Moscovici: Centeno tem as condições para liderar Eurogrupo mas não é o único

O comissário dos Assuntos Económicos e Financeiros, Pierre Moscovici, considera que o Eurogrupo precisa de um presidente que seja "forte e bom líder”. Não há favoritos e não é certo que seja um socialista a liderar o grupo dos ministros das Finanças da Zona Euro.
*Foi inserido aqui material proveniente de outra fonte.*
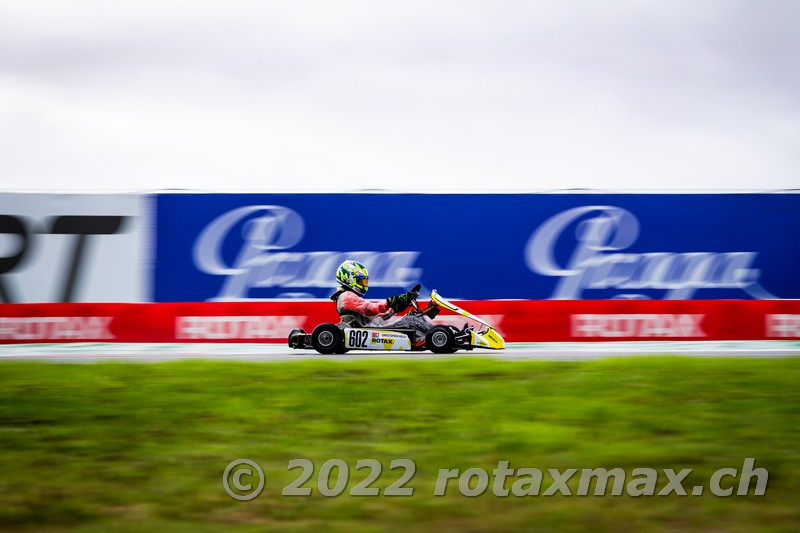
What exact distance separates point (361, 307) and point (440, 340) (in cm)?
133

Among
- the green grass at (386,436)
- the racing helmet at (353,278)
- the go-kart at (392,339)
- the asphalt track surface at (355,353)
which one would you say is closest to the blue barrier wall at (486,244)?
the asphalt track surface at (355,353)

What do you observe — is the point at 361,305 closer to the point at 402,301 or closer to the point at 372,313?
the point at 372,313

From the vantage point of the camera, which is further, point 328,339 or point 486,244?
point 486,244

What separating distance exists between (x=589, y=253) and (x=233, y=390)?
10715 millimetres

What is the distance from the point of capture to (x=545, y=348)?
14.9 meters

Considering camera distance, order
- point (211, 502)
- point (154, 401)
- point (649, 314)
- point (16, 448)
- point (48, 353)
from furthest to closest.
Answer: point (649, 314), point (48, 353), point (154, 401), point (16, 448), point (211, 502)

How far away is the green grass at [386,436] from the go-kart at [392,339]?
4.10 metres

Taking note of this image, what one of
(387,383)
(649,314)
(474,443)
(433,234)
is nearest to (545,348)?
(649,314)

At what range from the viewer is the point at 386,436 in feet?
21.1

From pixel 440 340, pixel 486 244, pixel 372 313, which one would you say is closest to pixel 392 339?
pixel 372 313

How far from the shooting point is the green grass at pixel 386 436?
4.85 metres

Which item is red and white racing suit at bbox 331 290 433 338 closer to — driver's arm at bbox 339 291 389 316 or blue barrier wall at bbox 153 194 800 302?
driver's arm at bbox 339 291 389 316

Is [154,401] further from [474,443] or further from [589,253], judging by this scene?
→ [589,253]

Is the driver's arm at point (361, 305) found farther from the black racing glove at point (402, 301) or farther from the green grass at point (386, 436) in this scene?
the green grass at point (386, 436)
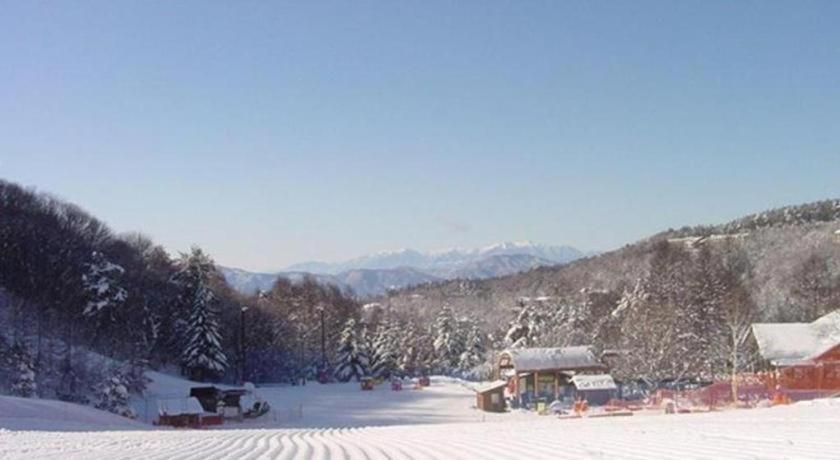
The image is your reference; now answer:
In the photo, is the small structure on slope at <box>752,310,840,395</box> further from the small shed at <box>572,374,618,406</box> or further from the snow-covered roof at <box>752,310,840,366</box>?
the small shed at <box>572,374,618,406</box>

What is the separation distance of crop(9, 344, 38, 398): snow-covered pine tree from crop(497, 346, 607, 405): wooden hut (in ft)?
88.9

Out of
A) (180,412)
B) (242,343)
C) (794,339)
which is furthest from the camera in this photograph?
(242,343)

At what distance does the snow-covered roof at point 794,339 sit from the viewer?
161ft

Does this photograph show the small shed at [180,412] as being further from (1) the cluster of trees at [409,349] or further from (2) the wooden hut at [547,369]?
(1) the cluster of trees at [409,349]

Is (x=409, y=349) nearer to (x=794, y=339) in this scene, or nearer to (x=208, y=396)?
(x=208, y=396)

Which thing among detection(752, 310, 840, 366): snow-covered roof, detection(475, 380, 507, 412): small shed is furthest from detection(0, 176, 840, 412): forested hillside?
detection(475, 380, 507, 412): small shed

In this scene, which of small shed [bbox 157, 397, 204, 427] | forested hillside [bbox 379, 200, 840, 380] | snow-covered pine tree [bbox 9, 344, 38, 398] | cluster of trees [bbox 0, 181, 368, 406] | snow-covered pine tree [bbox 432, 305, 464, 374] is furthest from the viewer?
snow-covered pine tree [bbox 432, 305, 464, 374]

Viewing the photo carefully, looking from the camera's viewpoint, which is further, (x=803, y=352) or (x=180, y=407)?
(x=803, y=352)

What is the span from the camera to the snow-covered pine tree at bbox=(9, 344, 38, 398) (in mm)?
40781

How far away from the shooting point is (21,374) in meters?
41.7

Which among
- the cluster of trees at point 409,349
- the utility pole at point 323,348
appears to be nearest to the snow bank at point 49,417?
the cluster of trees at point 409,349

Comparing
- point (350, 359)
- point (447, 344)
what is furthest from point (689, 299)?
point (447, 344)

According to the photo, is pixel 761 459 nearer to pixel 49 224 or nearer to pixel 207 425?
pixel 207 425

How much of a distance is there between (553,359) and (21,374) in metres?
30.1
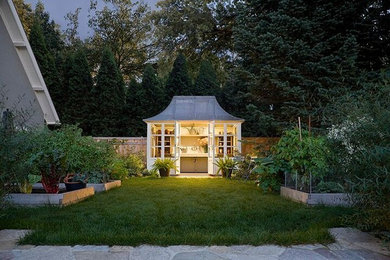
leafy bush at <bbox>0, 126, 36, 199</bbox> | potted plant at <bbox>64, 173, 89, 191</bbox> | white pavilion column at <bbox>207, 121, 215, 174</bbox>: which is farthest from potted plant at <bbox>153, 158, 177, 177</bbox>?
leafy bush at <bbox>0, 126, 36, 199</bbox>

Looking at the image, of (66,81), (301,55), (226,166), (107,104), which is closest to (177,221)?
(301,55)

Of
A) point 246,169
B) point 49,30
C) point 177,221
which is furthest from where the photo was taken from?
point 49,30

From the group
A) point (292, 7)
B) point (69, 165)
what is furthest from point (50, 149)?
point (292, 7)

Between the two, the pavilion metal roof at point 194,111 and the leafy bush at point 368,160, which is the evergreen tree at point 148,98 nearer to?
the pavilion metal roof at point 194,111

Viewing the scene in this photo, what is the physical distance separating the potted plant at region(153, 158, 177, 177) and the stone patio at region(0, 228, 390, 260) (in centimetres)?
762

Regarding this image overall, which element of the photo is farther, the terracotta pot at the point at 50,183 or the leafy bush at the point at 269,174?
the leafy bush at the point at 269,174

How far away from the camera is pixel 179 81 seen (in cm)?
1443

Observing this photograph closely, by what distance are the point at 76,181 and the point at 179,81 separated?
8.59 meters

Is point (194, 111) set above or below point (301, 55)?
below

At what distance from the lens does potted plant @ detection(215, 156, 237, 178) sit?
34.7 ft

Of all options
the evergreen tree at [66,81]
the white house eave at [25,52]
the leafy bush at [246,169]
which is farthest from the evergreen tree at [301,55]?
the evergreen tree at [66,81]

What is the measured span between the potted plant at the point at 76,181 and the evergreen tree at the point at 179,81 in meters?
7.97

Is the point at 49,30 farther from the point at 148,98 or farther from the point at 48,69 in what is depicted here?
the point at 148,98

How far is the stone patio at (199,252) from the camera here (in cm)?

Negócios 28 de novembro de 2017 às 09:11

A pouco menos de uma semana de terminarem as candidaturas para a presidência do Eurogrupo, o comissário dos Assuntos Económicos diz que há "vários candidatos" com "as condições requeridas" para ocupar o cargo. "E, Mário Centeno está certamente entre eles", afirmou em declarações à TSF.

 

Pierre Moscovici salvaguarda que "pode não ser óbvio que seja um socialista a presidir ao Eurogrupo" e mesmo que seja um socialista, Centeno "não é o único que pode lá chegar. Isso terá de ser decidido antes de quinta-feira".

 

As candidaturas a presidente do Eurogrupo estão abertas até 30 de Novembro. Os nomes serão conhecidos no dia 1 de Dezembro e a eleição está agendada para segunda-feira, 4 de Dezembro, dia em que decorre uma reunião dos ministros das Finanças da Zona Euro.

 

"Penso que devia haver pelo menos um bom candidato para presidir ao Eurogrupo, porque este grupo precisa de liderança. Nunca é fácil. É muito importante ter um forte e bom líder, que esteja dedicado ao projecto europeu e que saiba que ao mesmo tempo é preciso ter seriedade e flexibilidade", afirmou o comissário europeu à TSF.

 

Moscovici admitiu que "gostaria de poder trabalhar com o Mário [mas também com] Pier Carlo [Padoan] ou quem quer que seja o presidente do Eurogrupo. Porque há [potenciais] candidatos muito bons".

 

Moscovici afastou ainda a possibilidade de ele próprio ser candidato a presidente do Eurogrupo. "Eu não sou candidato. Eu pensei e continuo a acreditar que devemos avançar para a fusão entre a Comissão em funções e a presidência do Eurogrupo. Mas isto ainda não está preparado. Isto tem de ser incluído no pacote [de reforma da União Económica e Monetária]."